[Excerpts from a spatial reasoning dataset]

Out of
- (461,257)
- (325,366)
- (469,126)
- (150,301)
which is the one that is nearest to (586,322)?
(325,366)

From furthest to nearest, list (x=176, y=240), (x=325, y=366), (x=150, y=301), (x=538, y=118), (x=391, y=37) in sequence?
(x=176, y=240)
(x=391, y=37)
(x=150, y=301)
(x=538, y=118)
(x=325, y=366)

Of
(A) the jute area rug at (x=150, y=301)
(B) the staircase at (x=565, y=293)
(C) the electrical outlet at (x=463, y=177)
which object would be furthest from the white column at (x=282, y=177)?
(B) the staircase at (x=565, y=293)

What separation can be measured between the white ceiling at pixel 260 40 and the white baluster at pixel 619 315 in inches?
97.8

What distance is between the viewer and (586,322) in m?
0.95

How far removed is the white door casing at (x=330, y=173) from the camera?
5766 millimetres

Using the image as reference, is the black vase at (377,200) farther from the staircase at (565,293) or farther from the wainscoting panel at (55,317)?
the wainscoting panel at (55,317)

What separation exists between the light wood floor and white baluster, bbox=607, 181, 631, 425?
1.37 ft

### REQUIRED WORK
Reproduce every row above verbatim, line by line, with nothing changed.

### SOLUTION
Out of
- (461,257)
- (325,366)
- (469,126)
- (150,301)
which is the one that is nearest to (586,322)?
(325,366)

From furthest to nearest, list (x=176, y=240), (x=325, y=366), (x=150, y=301), (x=538, y=118), (x=391, y=37) in sequence?
(x=176, y=240)
(x=391, y=37)
(x=150, y=301)
(x=538, y=118)
(x=325, y=366)

Of
(A) the jute area rug at (x=150, y=301)
(B) the staircase at (x=565, y=293)
(C) the electrical outlet at (x=463, y=177)
which object would be furthest from the white column at (x=282, y=177)?
(B) the staircase at (x=565, y=293)

What separation can be measured between the white ceiling at pixel 260 40 and the white baluster at pixel 619 315 in inches?
97.8

What distance is between the viewer and (586,322) in m?
0.95

How far removed is the white door casing at (x=330, y=173) from the camera?
5766 millimetres

Using the image as reference, is the black vase at (377,200) farther from the staircase at (565,293) or farther from the wainscoting panel at (55,317)?
the wainscoting panel at (55,317)

What separation exists between the light wood floor and white baluster, bbox=607, 181, 631, 425?
1.37 ft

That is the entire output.